Dextrose (A) should be given after thiamine for the theoretical prevention of Wernicke-Korsakoff syndrome. Older literature suggests that prolonged treatment with hypertonic IV glucose “precipitated” Wernicke encephalopathy, but this did not occur with single or repeated bolus of IV glucose. Haldol is useful in agitated patients or those with psychosis, but is not required at this time as patient is neither agitated and there are no definitive signs of psychosis. Pyridoxine (C), or vitamin B6, is not the cause of Wernicke-Korsakoff syndrome and has no role in its prevention or treatment.

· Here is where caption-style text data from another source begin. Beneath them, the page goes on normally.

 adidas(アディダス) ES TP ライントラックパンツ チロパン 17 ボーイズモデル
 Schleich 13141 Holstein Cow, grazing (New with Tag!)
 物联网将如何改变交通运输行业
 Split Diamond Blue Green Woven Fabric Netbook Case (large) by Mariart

The patient is likely suffering from myxedema coma based upon her clinical features. Myxedema coma is a rare life-threatening expression of hypothyroidism. It may be precipitated by infection, cold exposure, medications, trauma, or myocardial infarction. Classically it occurs in the winter months in elderly women who are undiagnosed or undertreated. Patients present with hypothermia, bradycardia, hypotension, and altered mental status. Respiratory failure is common, and a difficult airway may be encountered secondary due macroglossia and oropharyngeal edema that can occur. Myxedema coma is a clinical diagnosis, and although thyroid studies and other lab testing should be sent, treatment should not be delayed for test results. Treatment consists initially of medical stabilization, starting with the patient’s ABCs. Initial treatment of hypotension should be with fluids, as vasopressors may be ineffective until thyroid replacement is initiated. Passive rewarming should be the primary method of rewarming, as active rewarming may worsen the patient’s condition. Administration of levothyroxine is key and should be co-administered with stress dose steroids (100 mg hydrocortisone) as there is usually a degree of adrenal crisis which also occurs.

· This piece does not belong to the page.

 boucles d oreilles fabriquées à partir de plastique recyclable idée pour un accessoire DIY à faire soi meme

Graves disease is a type of hyperthyroidism. Hyperthyroidism is defined by having excess thyroid hormone circulating due to hyperactivity of the thyroid gland. Thyroid storm is the known life-threatening state of thyrotoxicosis that is most commonly seen in patients with Graves’ disease. Although altered mental status and coma are both associated with thyroid storm other clinical features include fever, tachycardia, dysrhythmias, and heart failure. Sepsis  is defined as an infection that results in a systemic inflammatory response (SIRS). SIRS criteria are HR greater than 90, temperature greater than 38°C or less than 36°C, respiratory rate greater than 20 or PaCO2 less than 32 mm Hg, and white blood cell count greater than 12 x 109/L or less than 4 x 109/L. At least two of the four criteria must be met in combination with an infection or suspected infection. Treatment of sepsis is focused on fluid resuscitation, especially in cases of severe sepsis or septic shock. Broad-spectrum antibiotics as early as possible are also part of early treatment. However, this patient’s clinical picture is consistent with myxedema coma. DKA is a result of improper glucose uptake causing an increase in ketogenesis. Patient’s will often have deep and rapid breathing, tachycardia, and at times a “fruity odor” to their breath.